Operations Engineer, HPC Networking
Confirmed live in the last 24 hours
CoreWeave
Compensation
$110,000 - $179,000/year
Job Description
What You’ll Do:
In this role, you will support the deployment, monitoring, troubleshooting, and maintenance of large-scale InfiniBand fabrics, ensuring their stability and performance. The ideal candidate will have a strong operations mindset, effective collaboration skills, and the ability to solve complex issues in a dynamic environment.
- Regularly monitor the performance and health of InfiniBand fabrics, including switches, host adapters, and nodes.
- Investigate and resolve operational issues within InfiniBand fabrics, such as network connectivity problems and performance bottlenecks.
- Assist with the installation and operational bring-up of large InfiniBand fabrics in collaboration with onsite personnel and customer teams.

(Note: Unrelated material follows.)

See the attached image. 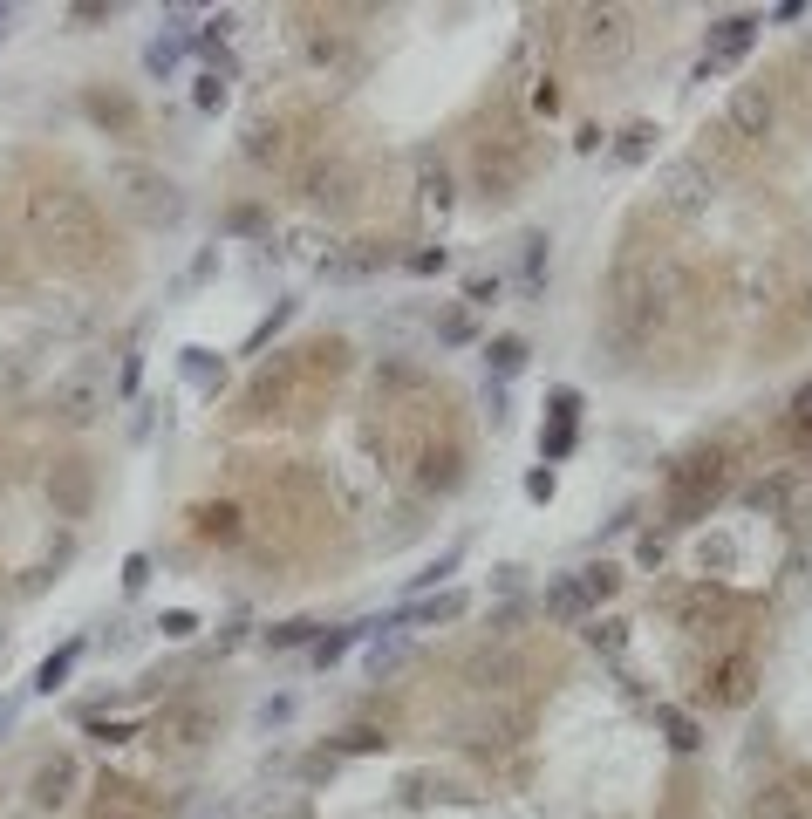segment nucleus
<instances>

- Perform routine maintenance and upgrades on InfiniBand switches and control plane components.
- Collaborate with HPC cluster operations teams to provide troubleshooting and operational expertise.
Investing in our people is one of our top priorities, and we value candidates who can bring their diversified experiences to our teams. Here are some qualities we’ve found compatible with our team. We'd love to talk about whether this aligns with your experience and Interests and what you’re excited to work on next.
Who You Are:
Minimum Qualifications
- At least 1 year of experience with InfiniBand or similar networking technologies.
- Solid understanding of networking concepts, including architectures, topologies, operational best practices, and troubleshooting.
- Experience with Linux system administration and maintenance.
- Proficiency in at least one scripting language
Preferred Qualifications
- Hands-on experience with Nvidia UFM or similar fabric management tools.
- Familiarity with SLURM job scheduler and its role in HPC environments.
- Experience with monitoring and visualization platforms such as Grafana or Prometheus.
- Experience with operational tooling and automation frameworks like Ansible.
- Knowledge of data center operations, including server racks, and cabling.
- Python or Bash scripting.
Why CoreWeave?
At CoreWeave, we work hard, have fun, and move fast! We’re in an exciting stage of hyper-growth that you will not want to miss out on. We’re not afraid of a little chaos, and we’re constantly learning. Our team cares deeply about how we build our product and how we work together, which is represented through our core values:
- Be Curious at Your Core
- Act Like an Owner
- Empower Employees
- Deliver Best-in-Class Client Experiences
- Achieve More Together
We support and encourage an entrepreneurial outlook and independent thinking. We foster an environment that encourages collaboration and enables the development of innovative solutions to complex problems. As we get set for takeoff, the organization's growth opportunities are constantly expanding. You will be surrounded by some of the best talent in the industry, who will want to learn from you, too. Come join us!